- **EXERCISE BRIEF**
Convert every line of the entries below into a Markdown table with the columns "No." and "Line text", numbering the rows and leaving out blank lines. Leave the pictures out of your answer.

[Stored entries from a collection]
** begin **
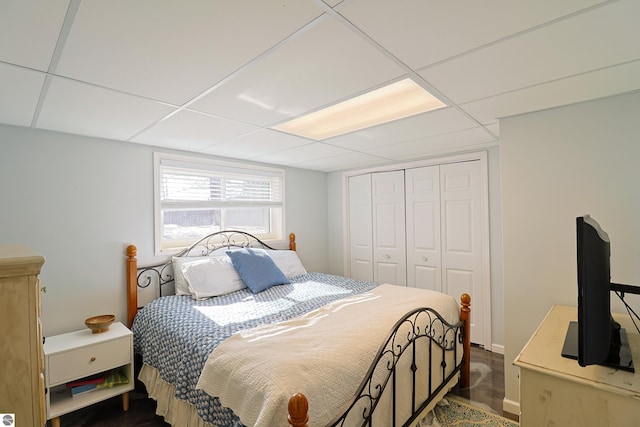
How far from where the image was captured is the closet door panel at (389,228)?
3873mm

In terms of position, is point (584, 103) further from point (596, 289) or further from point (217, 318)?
point (217, 318)

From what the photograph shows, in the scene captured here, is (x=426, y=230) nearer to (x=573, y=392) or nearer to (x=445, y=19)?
(x=573, y=392)

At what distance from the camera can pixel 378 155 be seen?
11.4 feet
** end **
- **FINISHED TASK**
| No. | Line text |
|---|---|
| 1 | How far from where the image was captured is the closet door panel at (389,228)? |
| 2 | 3873mm |
| 3 | In terms of position, is point (584, 103) further from point (596, 289) or further from point (217, 318)? |
| 4 | point (217, 318) |
| 5 | From what the photograph shows, in the scene captured here, is (x=426, y=230) nearer to (x=573, y=392) or nearer to (x=445, y=19)? |
| 6 | (x=573, y=392) |
| 7 | At what distance from the camera can pixel 378 155 be seen? |
| 8 | 11.4 feet |